6 Changes you can make right now to boost your brain health

  1. Improve your diet
  • Eat brain-boosting foods like fatty fish (omega-3s), blueberries (antioxidants), nuts, dark chocolate, and leafy greens.
  • Stay hydrated—even mild dehydration can affect concentration and memory.
  1. Exercise regularly
  • Engage in 30 minutes of physical activity (walking, jogging, yoga) to improve blood flow and promote new brain cells.
  • Strength training and aerobic exercise both support cognitive function.
  1. Prioritise sleep
  • Aim for 7-9 hours of quality sleep to support memory consolidation and brain detoxification.
  • Avoid screens before bed and establish a relaxing nighttime routine.
  1. Stay mentally active
  • Challenge your brain with reading, puzzles, learning new skills, or playing an instrument.

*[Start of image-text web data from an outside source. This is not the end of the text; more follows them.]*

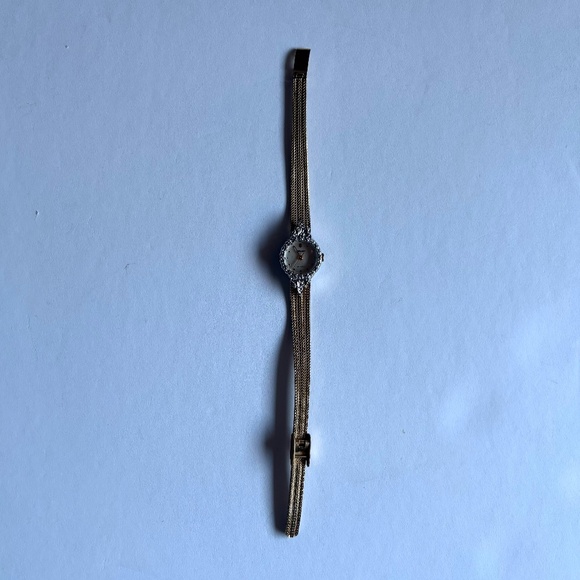 Authentic vintage Gruen women's luxury gold and diamond bezel quartz watch - Picture 9 of 10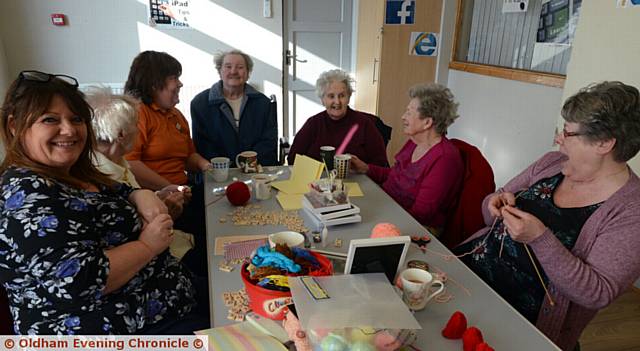 THE craft group at the Chadderton Over 60s Centre knit and crochet mini hats to adorn the tops of Innocent Smoothie bottles. Pictured, left, is Maggie Hurley from Age UK with big knitters
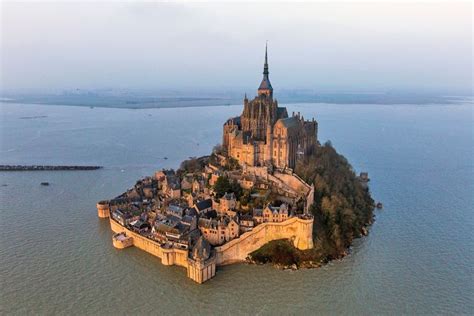 Stone castle on the oasis of Mont Saint-Michel, France | World heritage sites, Wonders of the ...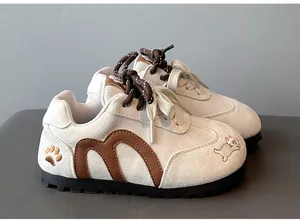 Close-up of girls' cream sneakers with brown cat embroidery and M logo details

  • Social interaction and engaging discussions also help keep your mind sharp.
  1. Manage stress
  • Practice mindfulness, deep breathing, or meditation to reduce stress, which can harm brain function.
  • Take short breaks during work to avoid mental fatigue.
  1. Limit toxins & bad habits
  • Reduce alcohol, smoking, and processed foods that negatively impact brain health.
  • Cut down on excessive sugar and ultra-processed foods that contribute to brain fog.